According to the company, the speed will come from a unique engine configuration, a turbine-based combined cycle (TBCC) propulsion system.

Such systems use a standard jet engine for launch and landing and to generate enough airspeed to feed air to a second turbine, known as a ramjet or scramjet, which produces more power but requires high-velocity airflow to blaze up. The difficulty is managing the transition between the turbines and achieving the necessary aerodynamics.

Hermeus is off to a good start. In nine months he designed, built and tested his engine, which is based on the GE J85 turbojet, and has two advantages when it comes to testing. Technical characteristics of the new aircraft (Hermeus)

The Quarterhorse will fly autonomously, so the development team will be able to fly prototypes and learn from them without risking the lives of the pilots. Right now, it plans to test a small-scale version in 2024, a mid-size freighter version in 2025, and a larger commercial passenger version in 2029.

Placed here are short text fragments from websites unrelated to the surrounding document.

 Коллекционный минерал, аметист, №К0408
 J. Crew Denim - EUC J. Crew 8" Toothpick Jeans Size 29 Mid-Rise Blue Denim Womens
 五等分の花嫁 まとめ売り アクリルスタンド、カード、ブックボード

The other advantage is, of course, government money. “While this partnership with the US Air Force underscores DoD interest in hypersonic aircraft, when combined with Hermeus’ partnership with NASA announced in February 2021, it is clear that both commercial and defense applications exist. what we are building for,” said AJ Piplica, CEO of Hermeus.

Hermeus’ goal of having commercial aircraft in service by the mid-2030s is an incredibly difficult task, according to aviation industry experts. “The challenge is not reaching hypersonic speeds: missiles and space vehicles do it regularly. The difficulty is building something that can withstand those speeds and stresses and that is reusable,” said Luca Maddalena, a hypersonics researcher at the University of Texas at Arlington.The US Congress supported some 70 hypersonic programs in 2023 (Hermeus)

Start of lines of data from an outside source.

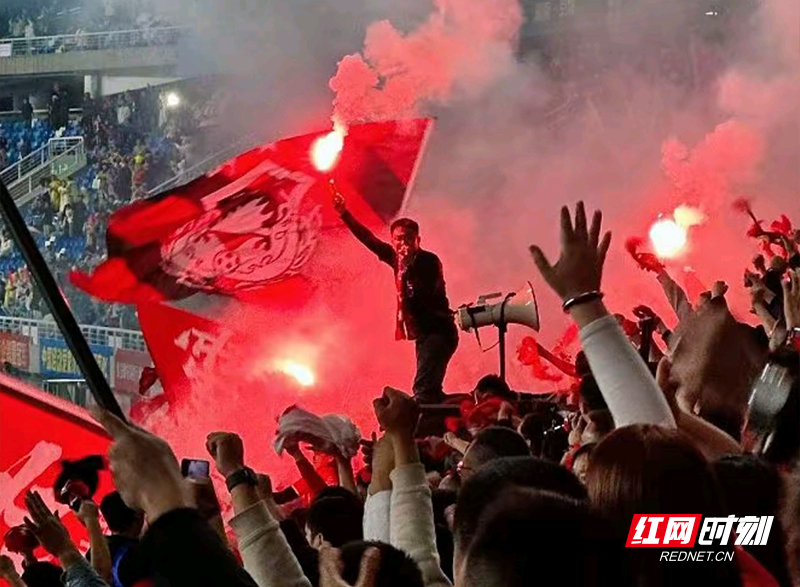 掌声雷动 掌声雷动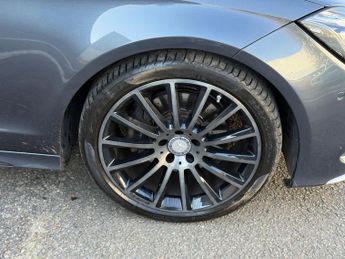 Mercedes-Benz CLS 2.1 CLS220 BlueTEC AMG Line Shooting Brake G-Tronic+ Euro 6 (s/s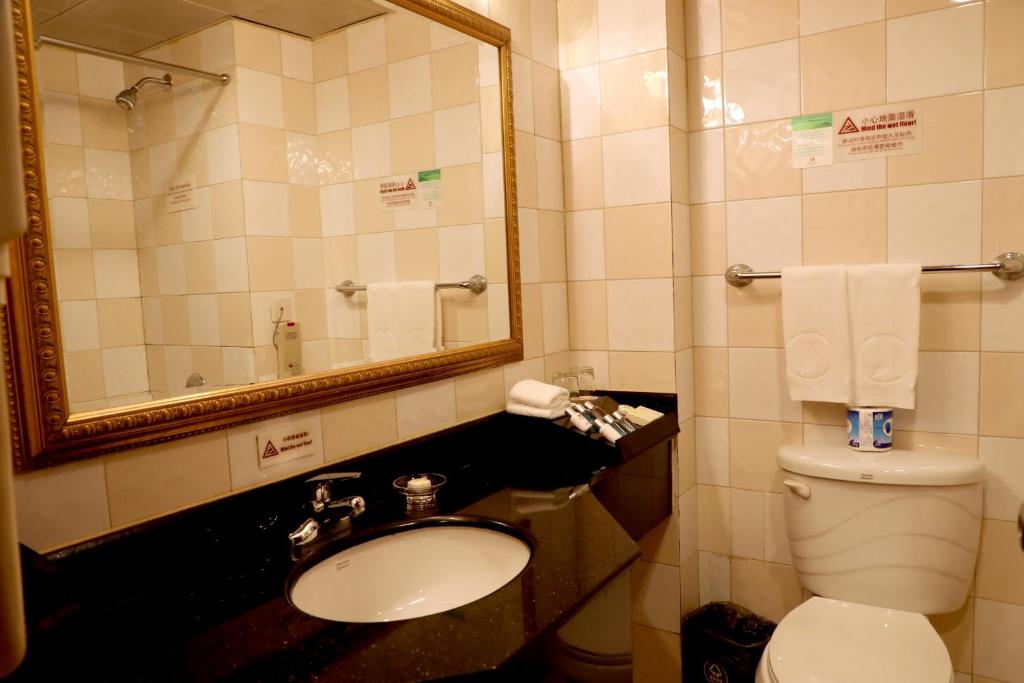 Qianmen Jianguo Hotel 9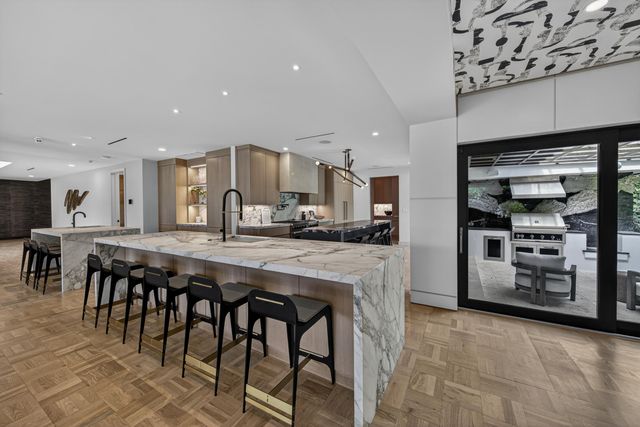 420 SE 17th Avenue, Fort Lauderdale, FL 33301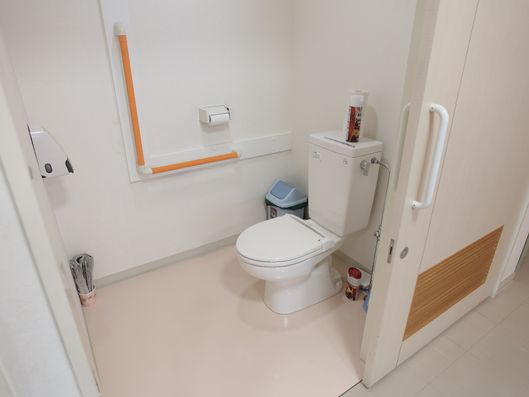 バリアフリートイレ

Reality indicates that air friction creates progressively more heat as the aircraft accelerates. To accommodate, the SR-71 Blackbird spy plane, which set the record for the fastest air-breathing manned aircraft at Mach 3.3 in 1976, had titanium alloy wing sections that were corrugated to allow them to expand as the air moved. casing got hot.

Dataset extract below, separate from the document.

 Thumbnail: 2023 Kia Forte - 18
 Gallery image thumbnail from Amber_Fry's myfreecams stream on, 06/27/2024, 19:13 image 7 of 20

But as speeds increase above Mach 5, the heat begins to cause chemical reactions in the air around the vehicle. Oxygen and nitrogen split into individual atoms and can react with the airframe. “The aircraft is no longer flying in the air around it on the runway. It is a soup of different gases and it will most likely be different at each point in the vehicle due to variations in temperature and pressure,” Maddalena said, since at higher speeds some of the gas can turn into plasma.

Congress gave the Pentagon $5.8 billion in fiscal year 2023 to support some 70 hypersonic programs, up from less than $500 million in 2016. That shows the US government’s keen interest in developing this cutting-edge technology and making faster and safer flights.